Граф Шампанский. Бланка Кастильская. Пьер Моклерк, граф Бретонский, — брат Жоффруа вспомнил наконец, где слышал это имя. И король Людовик, чье помазание на царство, свершившееся накануне, брат Жоффруа отмечал в реймской таверне утром этого самого дня…
Брат Жоффруа судорожно перебирал в памяти все молитвы, которые знал, однако ничего приличествующего ситуации не находилось. Больше того — вместо благих слов в голову отчаянно лезли одни богохульства.
Мрак за распахнутой дверцей кареты озарился вертким светом фонаря, который зажег и вытянул перед собой граф Моклерк. Он подъехал поближе, и теперь брат Жоффруа видел его крупную фигуру, восседающую на огромном скакуне, жутко скалившем зубы почти над самой головой юного короля. Голова Моклерка была покрыта капюшоном, лицо его Жоффруа разглядеть не мог, и отчего-то был этому особенно рад.

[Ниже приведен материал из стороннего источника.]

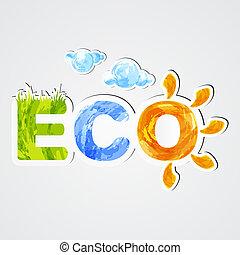 Environmental icon eco. Stickers. EPS10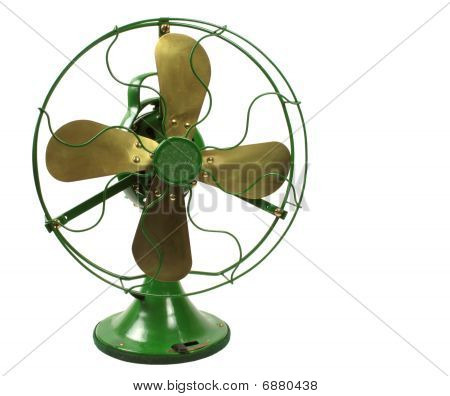 Antique Electric Fan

— О, сир, — растроганно сказал граф Бретонский, убедившись в том, что перед ним в самом деле король. — Должен сказать, я в полной растерянности. Ведь не далее как давеча утром ваше величество приняло от меня оммаж и…
— И, — холодно прервал его Людовик, — сие обстоятельство огорчает меня, мессир Моклерк. Вы и суток не смогли хранить верность присяге, которую мне дали.
«Как я раньше не заметил, — потрясенно спрашивал себя Жоффруа, — как сразу не понял?» Он говорит вовсе не так, как пристало мальчику его лет и того положения, которое доминиканец ему опрометчиво приписал. Но он так кротко слушал проповедь простого монаха…
— Ваше величество превратно понимает мои действия. Клянусь вам, лишь забота о вас и о королевстве вынудила меня пойти на такие меры. Вы видите теперь, сир, что я сказал вам правду? Вы видите, до чего дошла ваша мать… ваша глубоко уважаемая, — поспешно добавил он, увидев, как напрягся мальчик, — глубоко почитаемая мною мать, которой горе от недавней потери мужа, тяжелая беременность и страх за вас помутили рассудок. Я молю вас, давайте сейчас все успокоимся и вернемся, пока не поздно, в Реймс, где обсудим будущее короны…
— Да как ты смеешь, негодяй! — закричал вдруг Тибо Шампанский. Видимо, он сделал какое-то неосторожное движение, потому что следом за этим раздались брань и лязг, а затем шум борьбы, когда графа Тибо схватили люди Моклерка. Королева Бланка дернулась было, но с места не двинулась, продолжая сидеть молча и стиснув челюсти с такой силой, что у нее подрагивала нижняя губа. Придворная дама и лекарь королевы следили за ней с ужасом, время от времени кидая отчаянный взгляд на короля, стоящего с непокрытой головой в грязи перед человеком, который, похоже, полностью завладел положением.
— Я не обязан обсуждать с вами будущее короны, мессир Моклерк, — проговорил наконец Людовик, когда возня слева от кареты утихла, ознаменовав полную победу напавших. — Однако я отправлюсь с вами, куда вы скажете…
— Луи! Не смейте! — закричала Бланка Кастильская в полный голос и рванулась из кареты вон, но руки мадам Жанны и лекаря успели удержать ее. Жоффруа увидел, как лицо Моклерка в капюшоне повернулось в сторону королевы. В свете фонаря блеснули хитрые холодные глаза.
— Простите, мадам? Мне послышалось, вы сказали «не смейте» королю? Продолжайте, прошу вас, я слушаю, ваше величество, — кротко добавил он, вновь обращаясь к Людовику.
— Я отправлюсь с вами. Но лишь при условии, что вы отпустите мою мать, графа Тибо и лиц, которые нас сопровождают. Я протестую против того, чтоб вы удерживали их.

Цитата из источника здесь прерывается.